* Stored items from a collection

▬▬▬▬▬▬▬▬▬▬

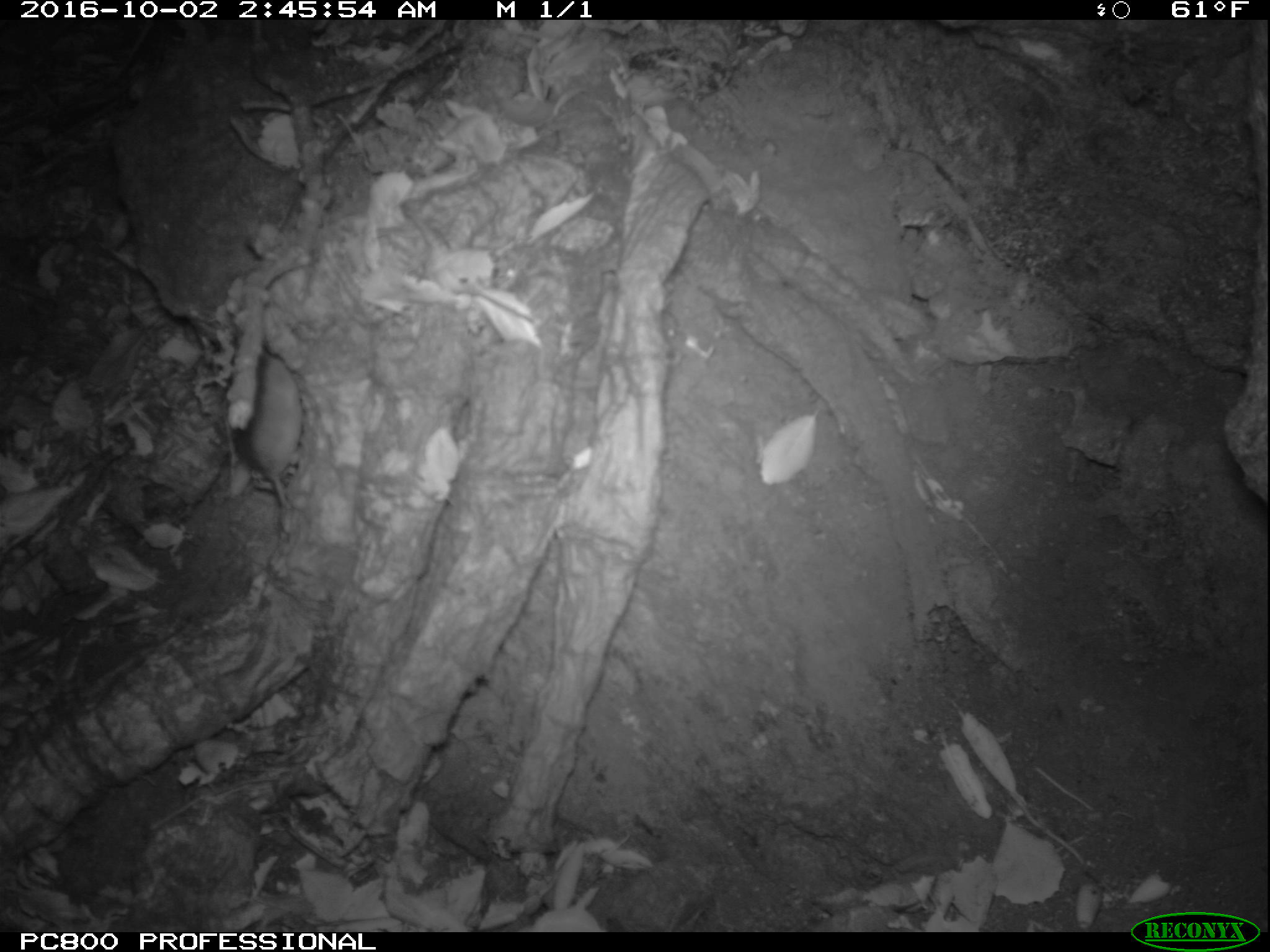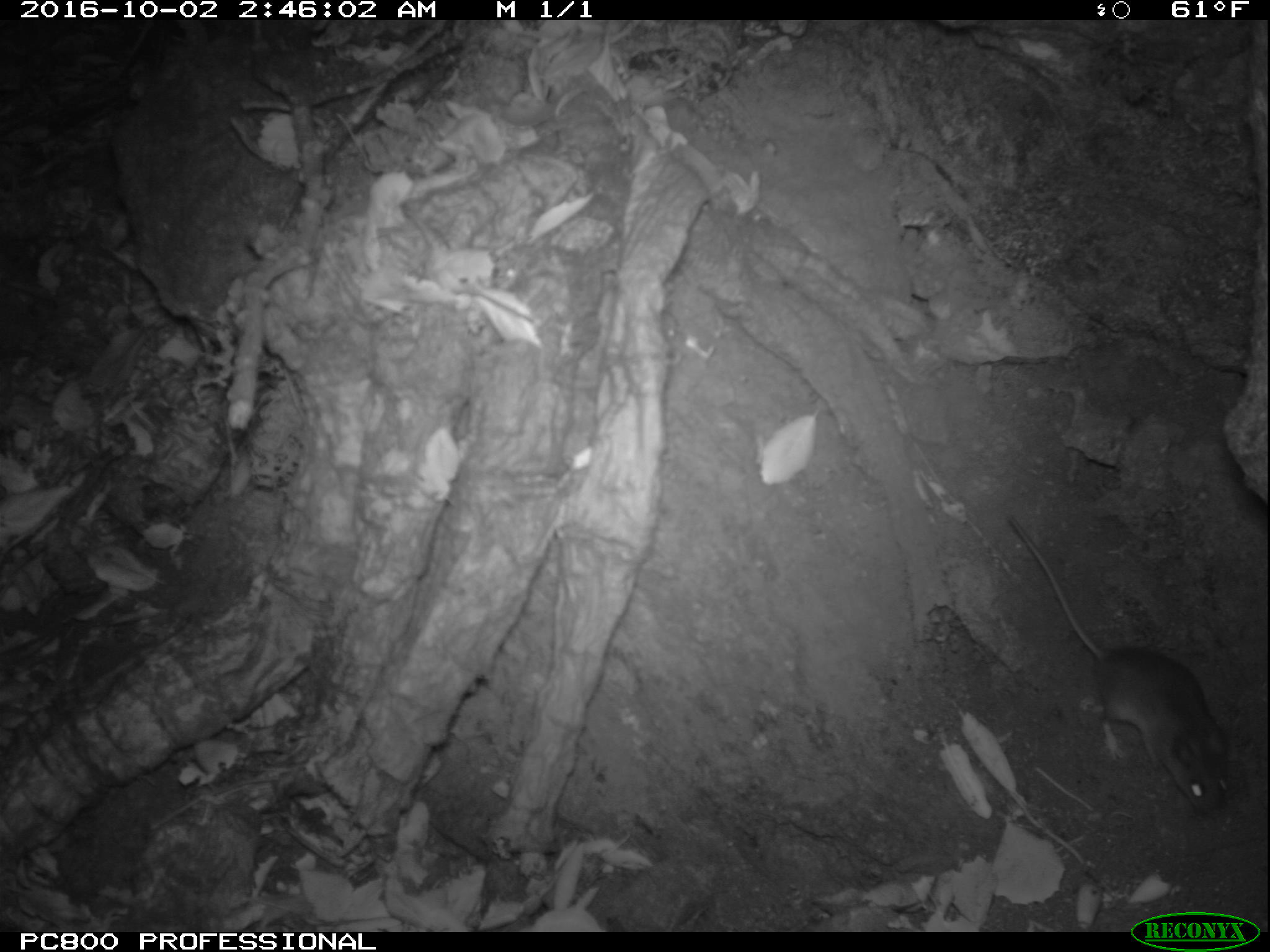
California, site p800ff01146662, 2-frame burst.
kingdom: Animalia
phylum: Chordata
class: Mammalia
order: Rodentia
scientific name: Rodentia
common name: rodent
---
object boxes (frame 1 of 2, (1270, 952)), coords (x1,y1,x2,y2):
rodent: (234,344,301,506)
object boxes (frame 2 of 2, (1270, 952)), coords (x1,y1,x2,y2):
rodent: (1003,514,1238,821)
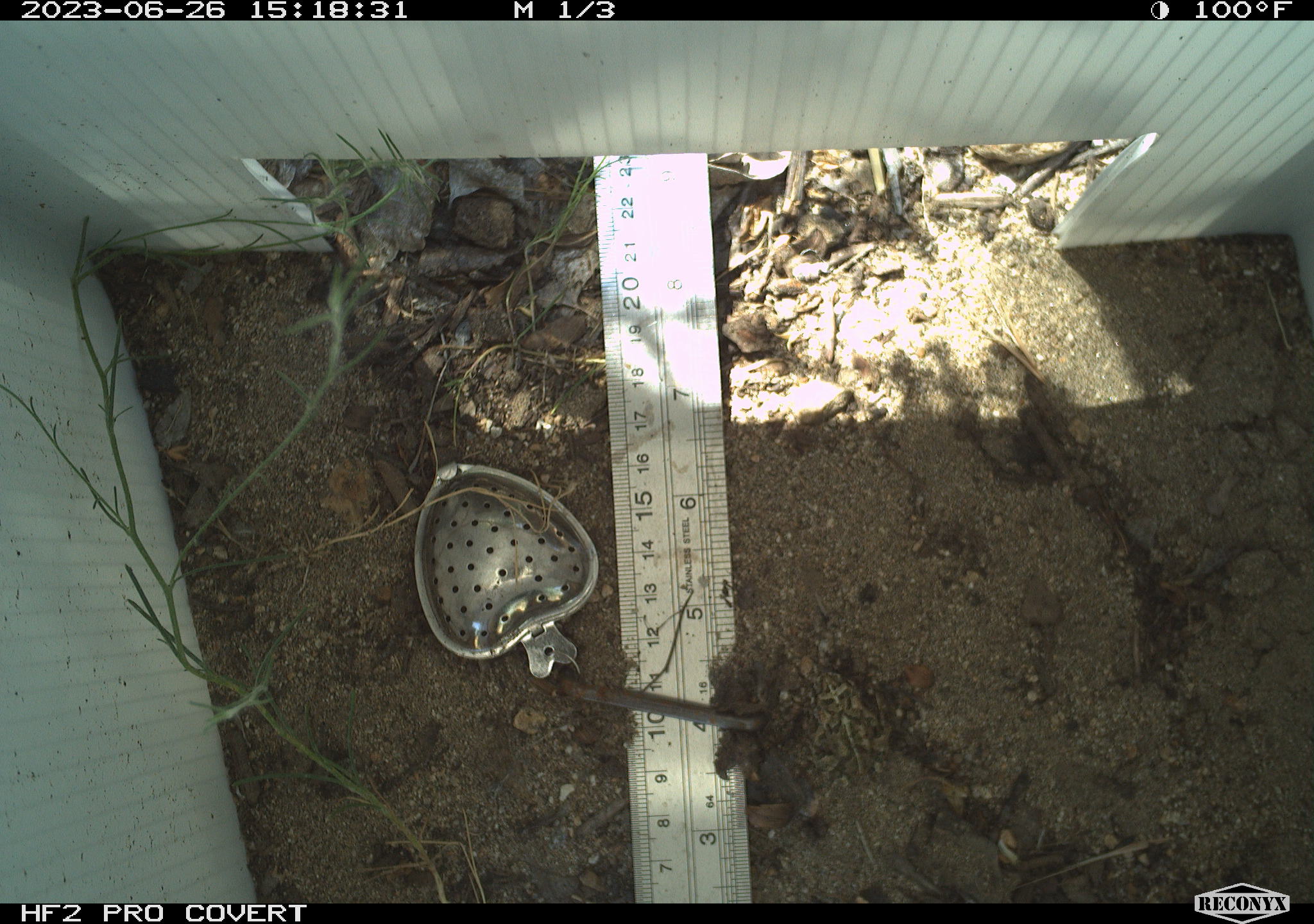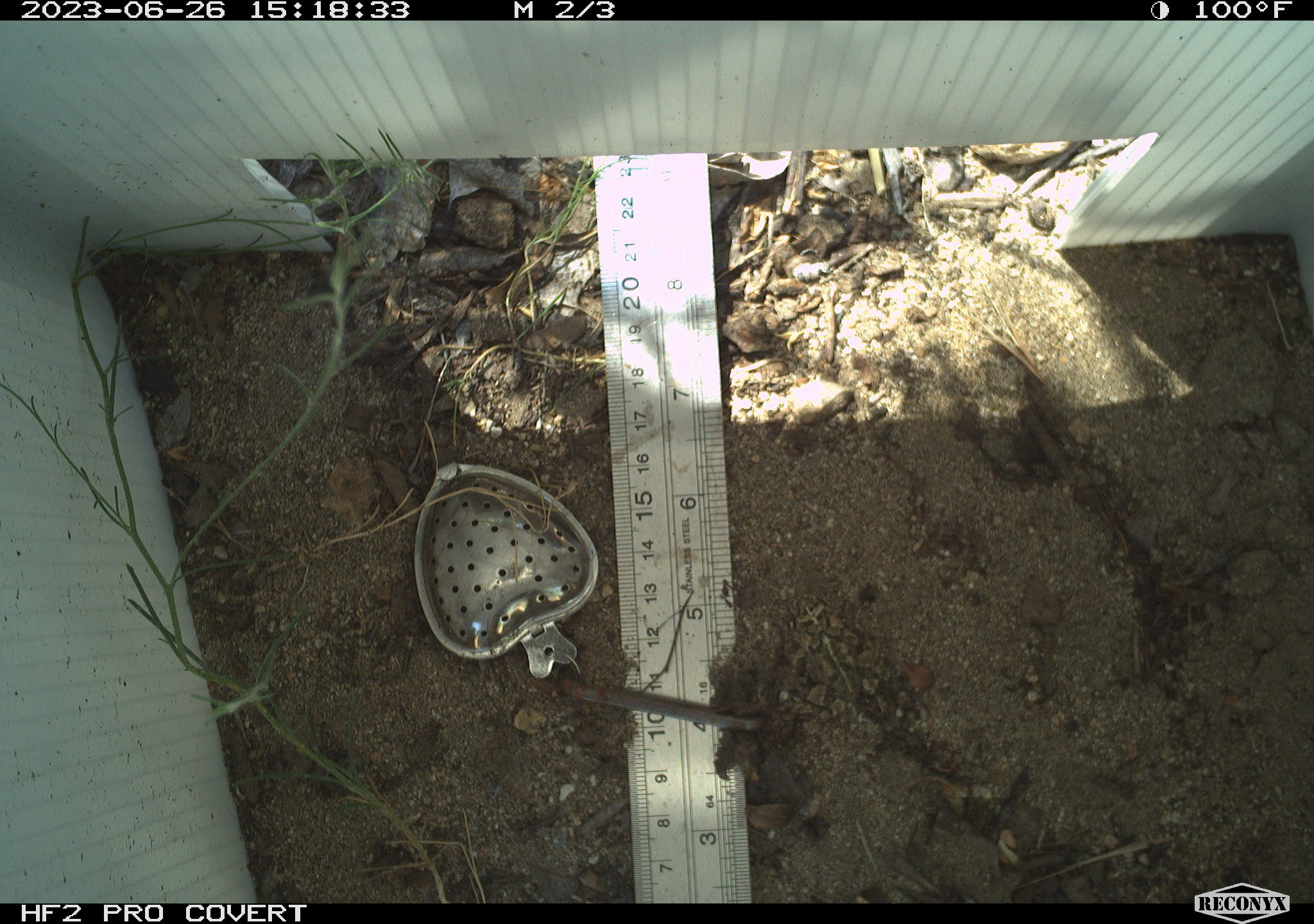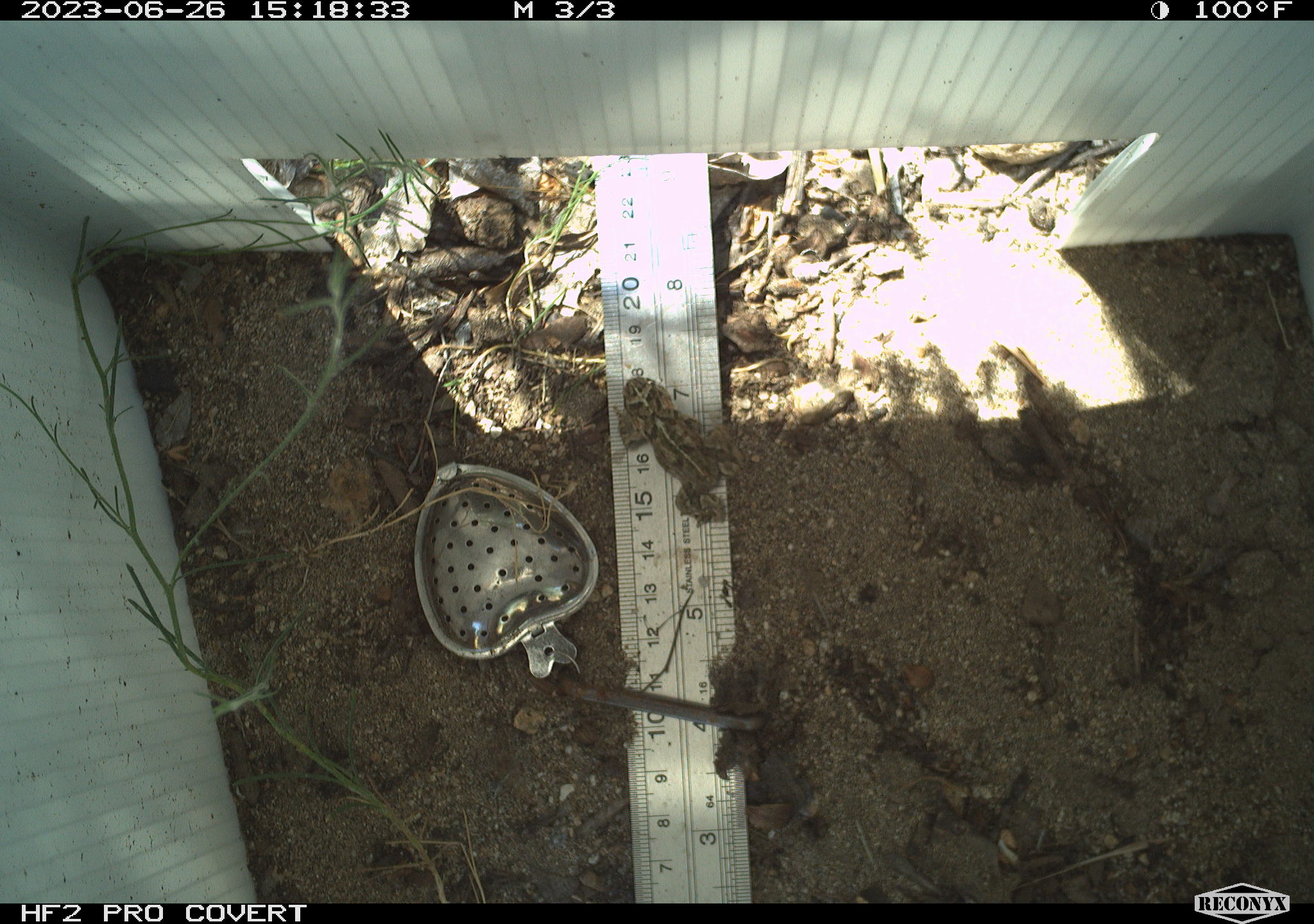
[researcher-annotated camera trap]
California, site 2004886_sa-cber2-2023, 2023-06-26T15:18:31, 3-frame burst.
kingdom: Animalia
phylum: Chordata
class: Amphibia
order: Anura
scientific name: Anura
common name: frogs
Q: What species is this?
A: Frogs (Anura).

▬▬▬▬▬▬▬▬▬▬

* Directions for this task
Among the lines above, which hold the word "California"? Report each one.

* Written answer
California, site p800ff01146662, 2-frame burst.
California, site 2004886_sa-cber2-2023, 2023-06-26T15:18:31, 3-frame burst.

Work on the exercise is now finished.